Material provided –
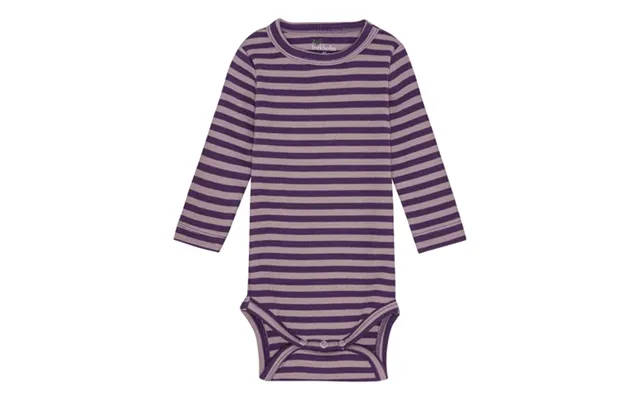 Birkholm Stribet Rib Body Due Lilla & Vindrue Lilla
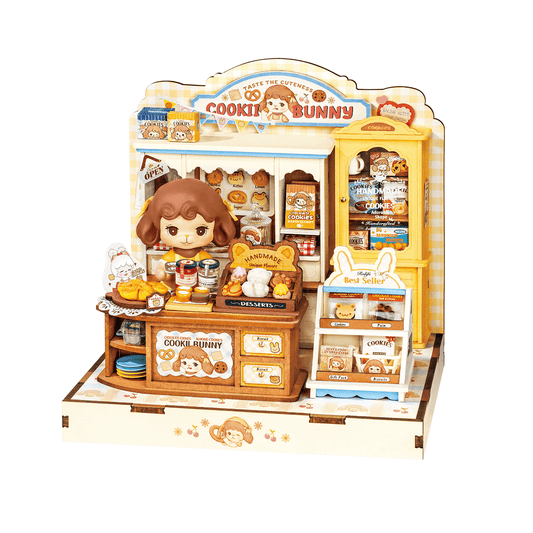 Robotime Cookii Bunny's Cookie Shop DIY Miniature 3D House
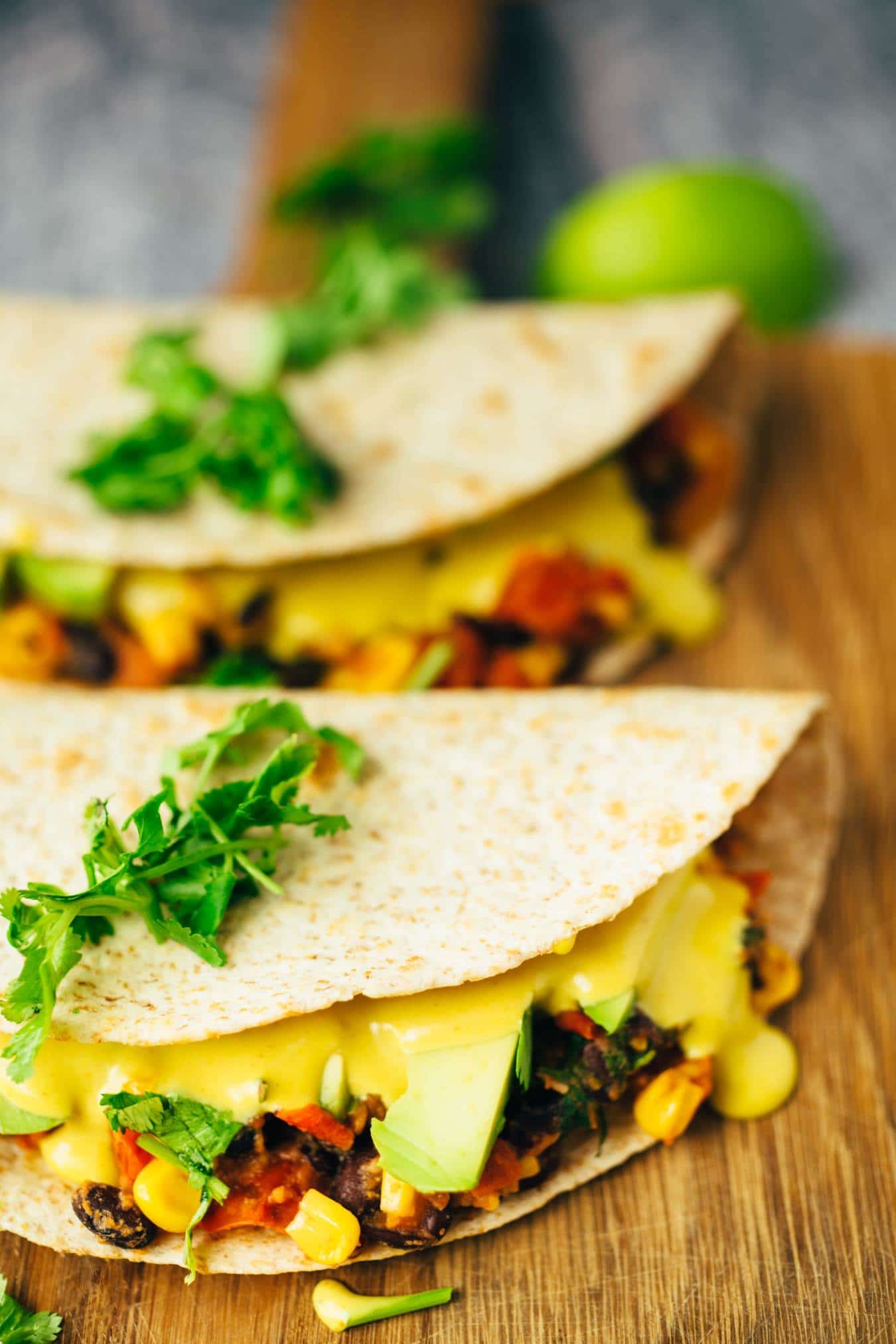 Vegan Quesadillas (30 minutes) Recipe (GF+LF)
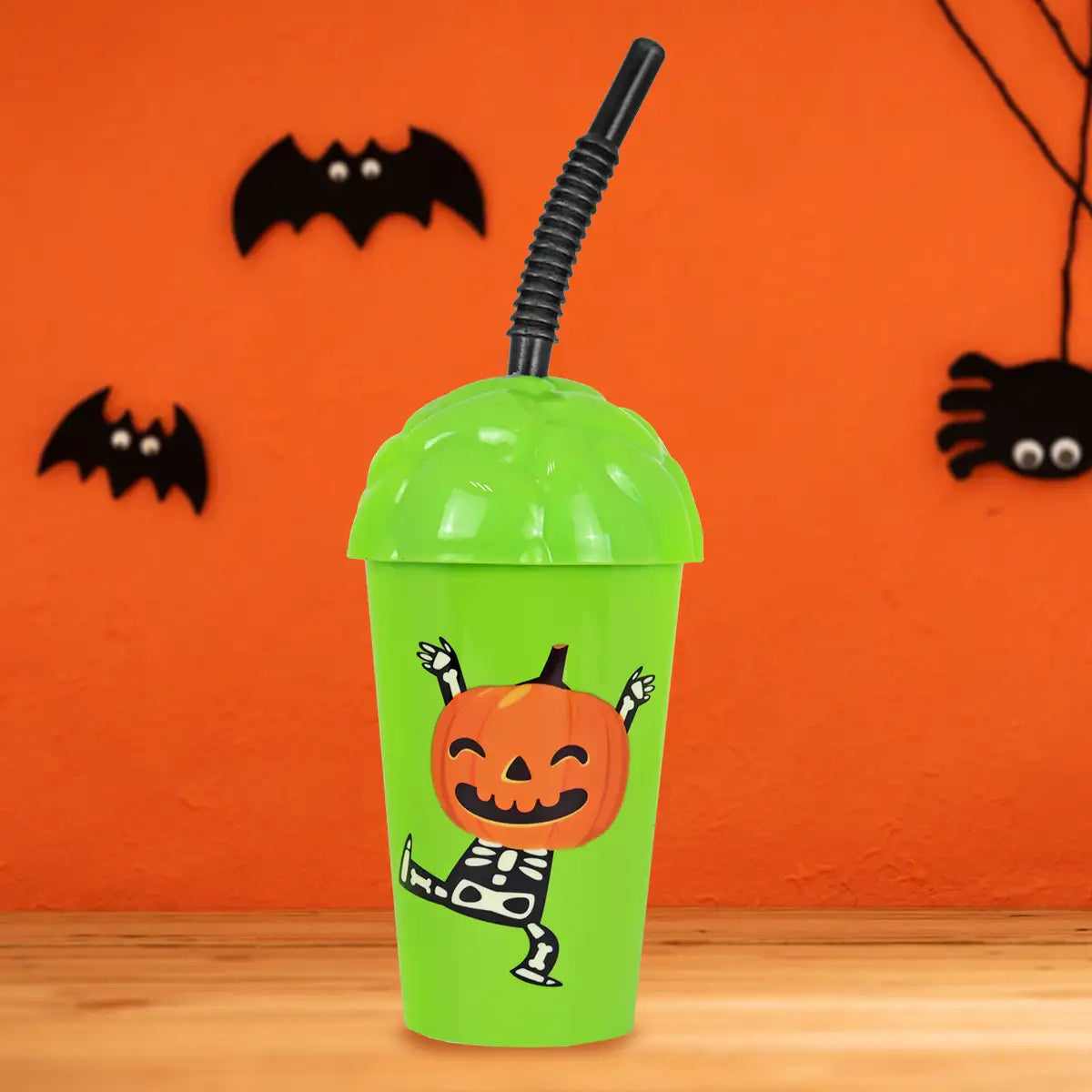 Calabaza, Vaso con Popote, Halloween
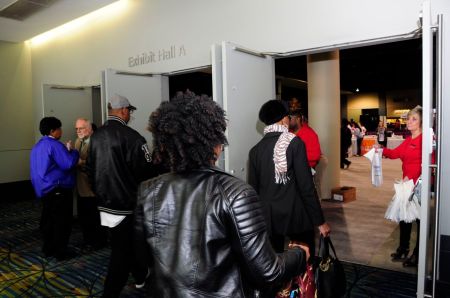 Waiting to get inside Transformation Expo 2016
==
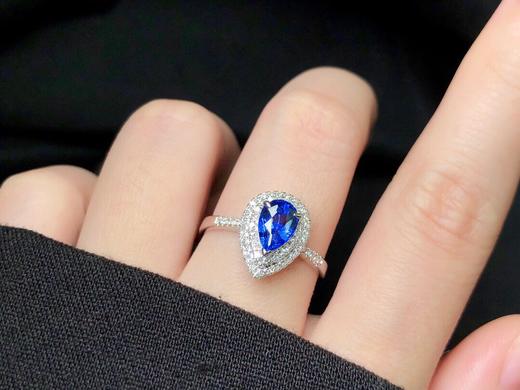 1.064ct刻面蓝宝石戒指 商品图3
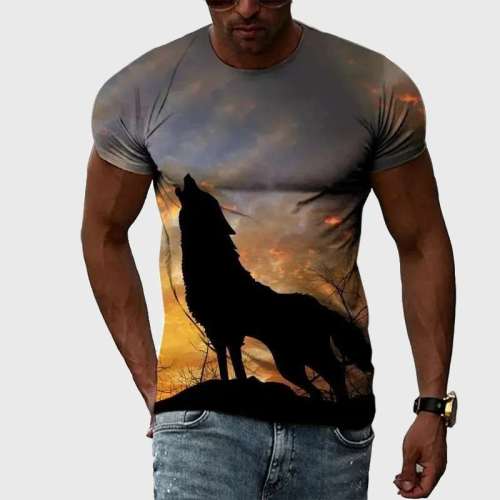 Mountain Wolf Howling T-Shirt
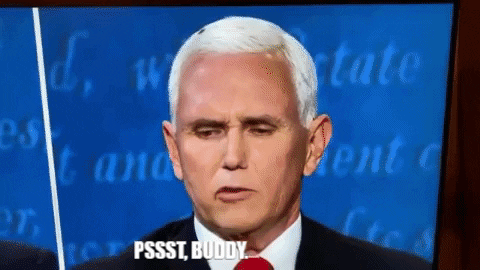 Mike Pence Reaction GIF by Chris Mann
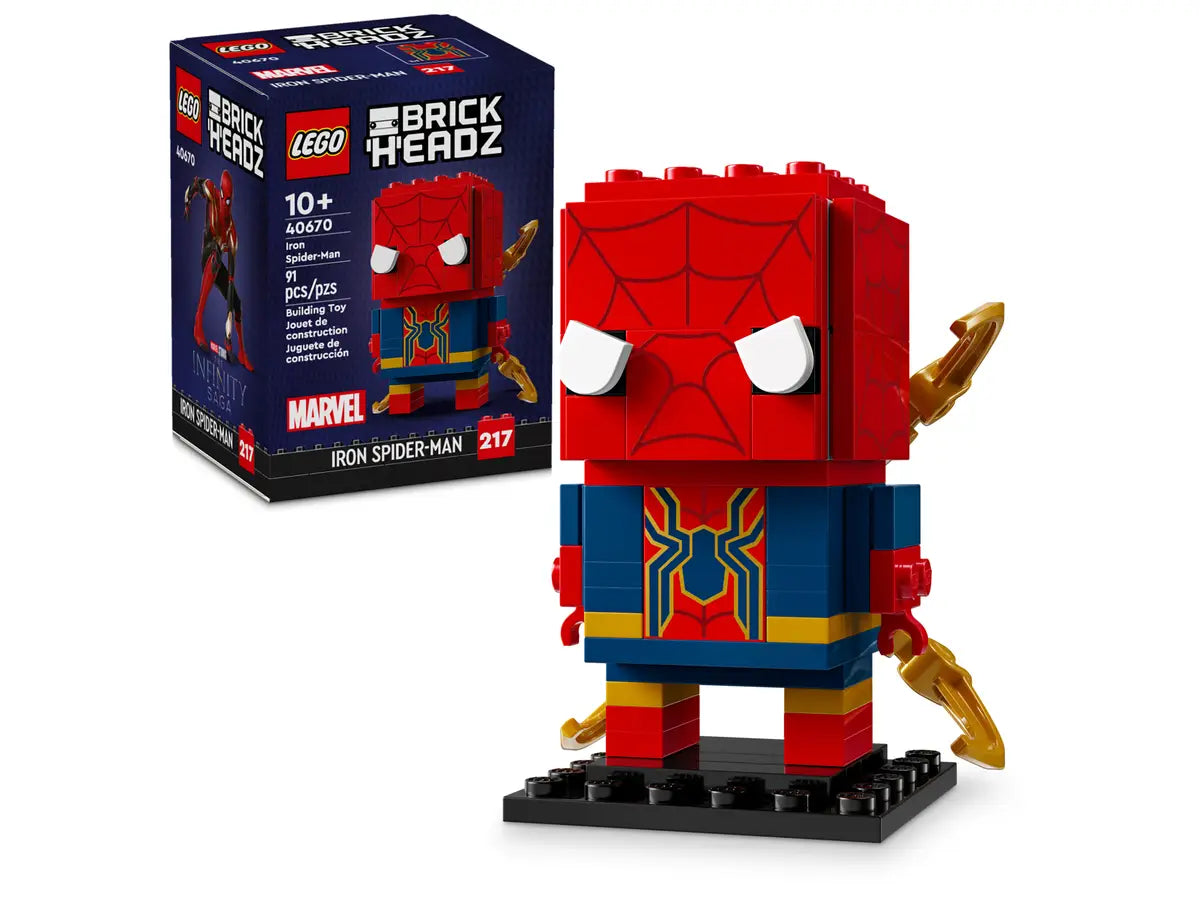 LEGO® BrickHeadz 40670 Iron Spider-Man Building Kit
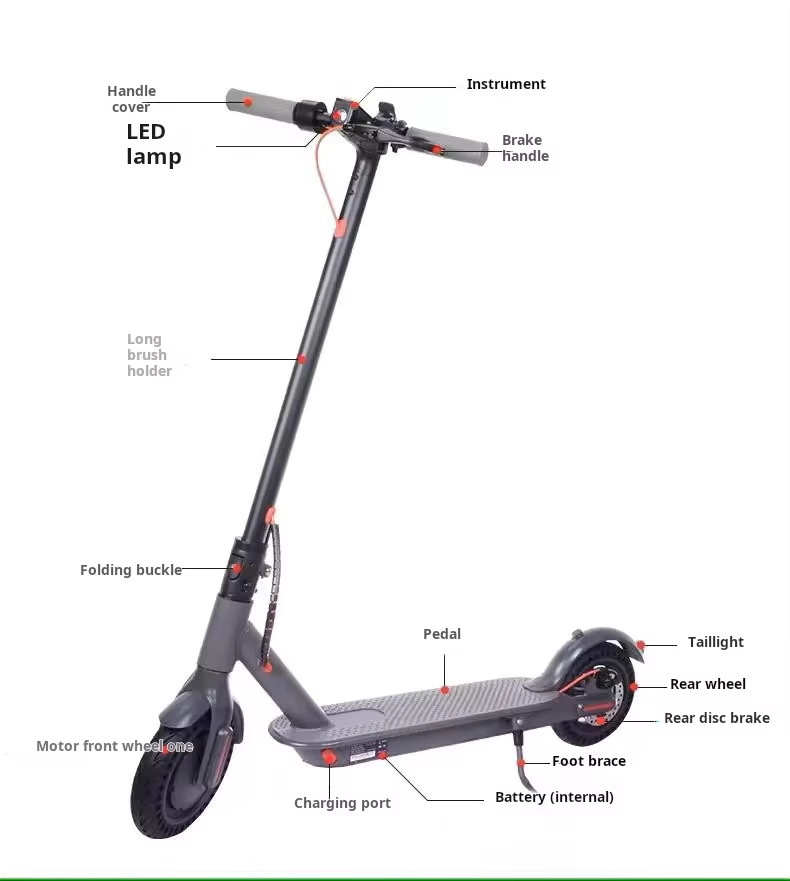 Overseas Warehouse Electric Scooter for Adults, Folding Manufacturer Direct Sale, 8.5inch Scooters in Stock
--
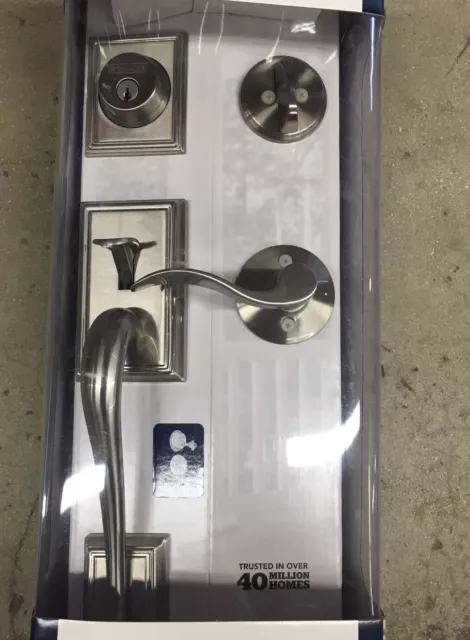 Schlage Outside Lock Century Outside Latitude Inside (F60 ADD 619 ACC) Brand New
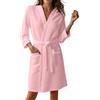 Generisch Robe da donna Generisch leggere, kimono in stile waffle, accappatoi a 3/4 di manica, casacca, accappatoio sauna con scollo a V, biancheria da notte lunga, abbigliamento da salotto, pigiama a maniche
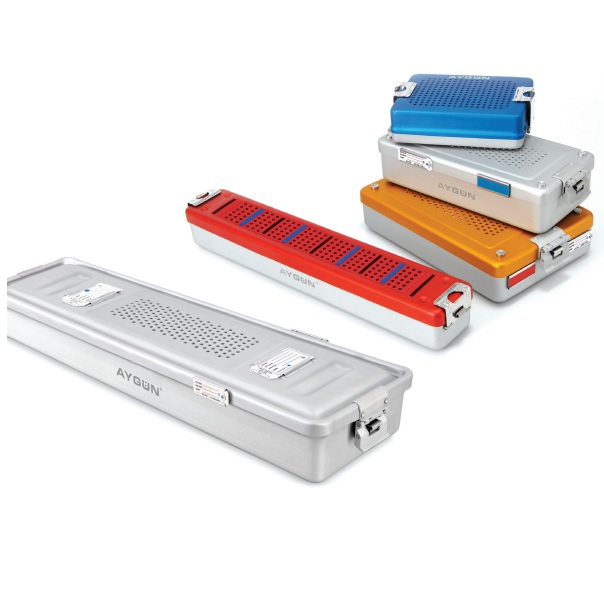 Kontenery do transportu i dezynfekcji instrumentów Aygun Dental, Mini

What you are asked to do – For the material above, give again only the lines starting at the line that contains "Schlage Outside Lock" and ending at the line that contains "Kontenery do transportu". Pictures do not belong in the copy.

Solution –
 Schlage Outside Lock Century Outside Latitude Inside (F60 ADD 619 ACC) Brand New
 Generisch Robe da donna Generisch leggere, kimono in stile waffle, accappatoi a 3/4 di manica, casacca, accappatoio sauna con scollo a V, biancheria da notte lunga, abbigliamento da salotto, pigiama a maniche
 Kontenery do transportu i dezynfekcji instrumentów Aygun Dental, Mini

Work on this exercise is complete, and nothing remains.